● **AIM**: Repeat, word for word, the part of the items below that begins with the line containing "What is the" and continues through the end of the items.

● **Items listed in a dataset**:
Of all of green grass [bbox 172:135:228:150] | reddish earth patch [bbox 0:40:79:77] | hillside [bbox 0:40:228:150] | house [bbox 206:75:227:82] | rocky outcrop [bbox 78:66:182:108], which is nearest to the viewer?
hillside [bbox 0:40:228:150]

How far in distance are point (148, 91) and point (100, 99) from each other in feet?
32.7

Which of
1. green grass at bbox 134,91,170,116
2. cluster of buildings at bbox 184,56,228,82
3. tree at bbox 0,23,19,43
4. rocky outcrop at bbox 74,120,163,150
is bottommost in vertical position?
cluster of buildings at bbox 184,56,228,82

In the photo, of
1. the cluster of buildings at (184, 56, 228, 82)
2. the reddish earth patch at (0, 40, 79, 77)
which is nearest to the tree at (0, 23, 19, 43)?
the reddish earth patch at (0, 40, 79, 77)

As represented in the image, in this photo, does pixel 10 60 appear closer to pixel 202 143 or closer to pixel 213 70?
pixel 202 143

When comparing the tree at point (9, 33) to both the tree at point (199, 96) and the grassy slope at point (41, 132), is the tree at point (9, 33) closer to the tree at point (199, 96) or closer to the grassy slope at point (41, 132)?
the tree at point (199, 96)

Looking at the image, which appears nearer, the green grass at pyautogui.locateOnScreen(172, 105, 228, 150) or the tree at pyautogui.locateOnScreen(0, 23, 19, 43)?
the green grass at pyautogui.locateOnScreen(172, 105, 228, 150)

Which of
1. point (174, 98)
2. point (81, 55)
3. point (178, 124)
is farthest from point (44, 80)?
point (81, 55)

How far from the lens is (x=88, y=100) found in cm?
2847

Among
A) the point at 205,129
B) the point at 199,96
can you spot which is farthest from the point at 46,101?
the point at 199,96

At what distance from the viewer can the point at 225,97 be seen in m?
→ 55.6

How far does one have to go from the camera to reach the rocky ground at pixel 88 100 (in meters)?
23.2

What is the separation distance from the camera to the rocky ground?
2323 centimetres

● **RESULT OF THE EXERCISE**:
What is the separation distance from the camera to the rocky ground?
2323 centimetres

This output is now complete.